Une légende en kaki : le général de brigade (rés.) Tzurie Sagi, qui a créé l'armée rebelle kurde, est décédé
Le général de brigade (rés.) Tzurie Sagi est décédé aujourd'hui à l'âge de 92 ans. Au cours de ses 32 années au sein de Tsahal, il a combattu lors de la bataille de Mitla, a commandé l'unité de reconnaissance des parachutistes et le 890e bataillon, et a participé à la guerre de Kippour. On se souviendra de lui principalement pour sa mission secrète dans les années 1960 : l'entraînement de la clandestinité kurde et le développement de la doctrine de combat qui a détruit toute une brigade irakienne.

Le général de brigade (rés.) Tzurie Sagi, l'un des commandants supérieurs de la brigade des parachutistes et l'homme connu pour avoir mené les rebelles kurdes à des victoires historiques sur l'armée irakienne, est décédé mercredi à l'âge de 92 ans.
Sagi, originaire d'Herzliya et ayant grandi au moshav Ein Vered, a laissé derrière lui un héritage de combat de longue date s'étendant des opérations de représailles des années 1950 et de la guerre de Kippour jusqu'aux missions secrètes à l'étranger.
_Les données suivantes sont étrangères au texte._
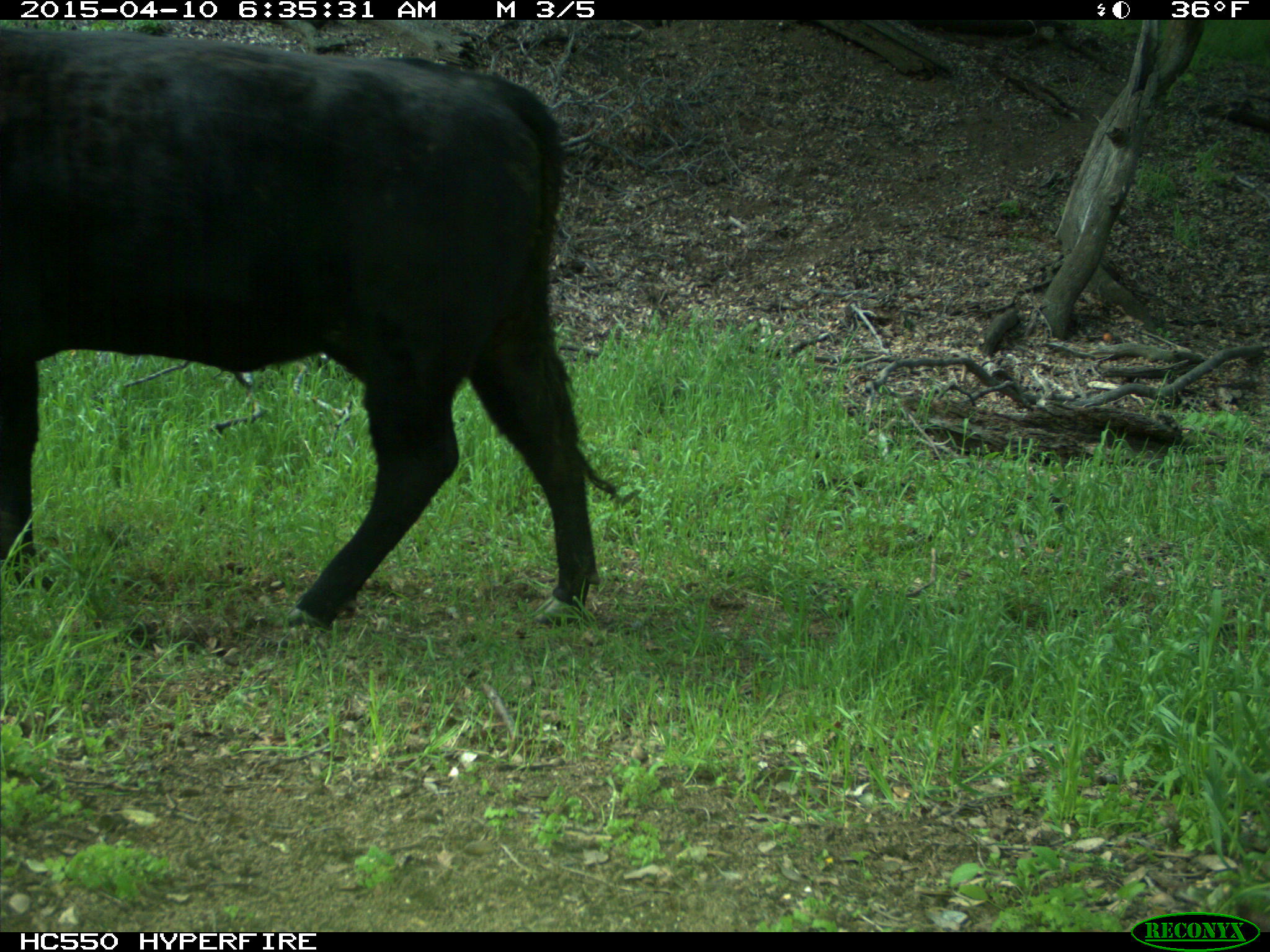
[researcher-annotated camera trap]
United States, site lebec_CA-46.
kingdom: Animalia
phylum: Chordata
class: Mammalia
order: Artiodactyla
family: Bovidae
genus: Bos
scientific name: Bos taurus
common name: domestic cow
Bos taurus (domestic cow).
Du jeune parachutiste au commandant du 890e bataillon
La carrière militaire de Sagi a débuté avec son enrôlement en 1952, lorsqu'il s'est porté volontaire pour les parachutistes. Il a suivi le parcours d'un combattant, a suivi une formation d'officier et a participé à une série d'opérations de représailles. Pendant la campagne du Sinaï, il commandait déjà la compagnie C du 890e bataillon et a combattu lors de la célèbre bataille de Mitla. Plus tard, il a progressé dans la chaîne de commandement, servant comme commandant de l'unité de reconnaissance des parachutistes en 1959-1960, puis a passé du temps en Éthiopie dans le cadre d'une délégation chargée de former les officiers de l'armée locale. De 1963 à 1965, il a dirigé le 890e bataillon. Plus tard, il a même été envoyé en Iran pour aider à organiser la défense des installations pétrolières dans le golfe Persique.
Pendant la guerre des Six Jours, Sagi faisait partie de la force aéroportée destinée à capturer Charm el-Cheikh. Après cette guerre, il a servi comme commandant adjoint de la brigade des parachutistes, a combattu lors de la complexe opération Karameh et a occupé le poste d'officier des opérations pour le commandement central.
Héros de l'autonomie kurde en Irak
Le chapitre le plus extraordinaire de son service a été enregistré au milieu des années 1960, lorsqu'il a été envoyé au Kurdistan pour aider les rebelles dirigés par Mustafa Barzani dans leur guerre contre le régime irakien. Sagi a identifié que les rebelles devaient se préparer à une attaque d'une armée régulière, et pas seulement à une guérilla. Il a développé une doctrine de combat adaptée à leur nature, a formé des tireurs d'élite de manière approfondie et a même entraîné deux bataillons d'assaut en Israël, dans la région de Daliyat al-Karmel.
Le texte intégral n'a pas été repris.